Secondo i recenti dati Istat sull’inflazione in Italia nel 2023, più precisamente nel mese di febbraio, l’indice nazionale dei prezzi al consumo per l’intera collettività, al lordo dei tabacchi, ha registrato un aumento dello 0,2% su base mensile e del 9,1% su base annua, da +10,0% nel mese precedente. Basandosi su questi dati, l’Unione nazionale consumatori ha stilato la classifica delle città con più di 150mila abitanti che risultano essere più care per una famiglia di tre persone.

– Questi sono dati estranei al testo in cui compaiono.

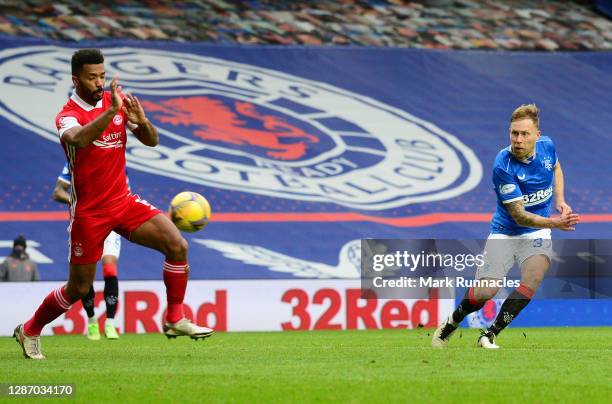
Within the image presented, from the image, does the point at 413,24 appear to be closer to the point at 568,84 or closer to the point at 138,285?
the point at 568,84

Ecco di quali si tratta.
Bolzano
Bolzano registra un’inflazione del 9,3%, che si traduce in una spesa aggiuntiva pari a 3.261 euro per una famiglia di tre persone.
Milano
Milano registra a febbraio un 9,9% tendenziale, che si traduce in una spesa aggiuntiva pari a 3.213 euro all’anno in più per una famiglia di tre persone.
Ravenna
Ravenna registra un’inflazione al 10,3%, che si traduce in una spesa aggiuntiva pari a 3.137 euro annui.
Genova
Genova registra un’inflazione all’11%, che si traduce in una spesa aggiuntiva pari a 3.095 euro.
Trento
Trento registra un’inflazione al 9,3%, che si traduce in una spesa aggiuntiva pari a 3.085 euro.
Modena
Modena registra un’inflazione al 9,6%, che si traduce in una spesa aggiuntiva pari a 2.924 euro.
Bologna
Bologna registra un’inflazione al 9,2%, che si traduce in una spesa aggiuntiva pari a 2.873 euro.
Perugia
Perugia registra un’inflazione al 10,1%, che si traduce in una spesa aggiuntiva pari a 2.827 euro all’anno.
Brescia
Brescia registra un’inflazione al all’8,9%, che si traduce in una spesa aggiuntiva pari a 2.819 euro.
Catania
Catania registra un’inflazione al 10,9%, si traduce in una spesa aggiuntiva pari a 2.727 euro.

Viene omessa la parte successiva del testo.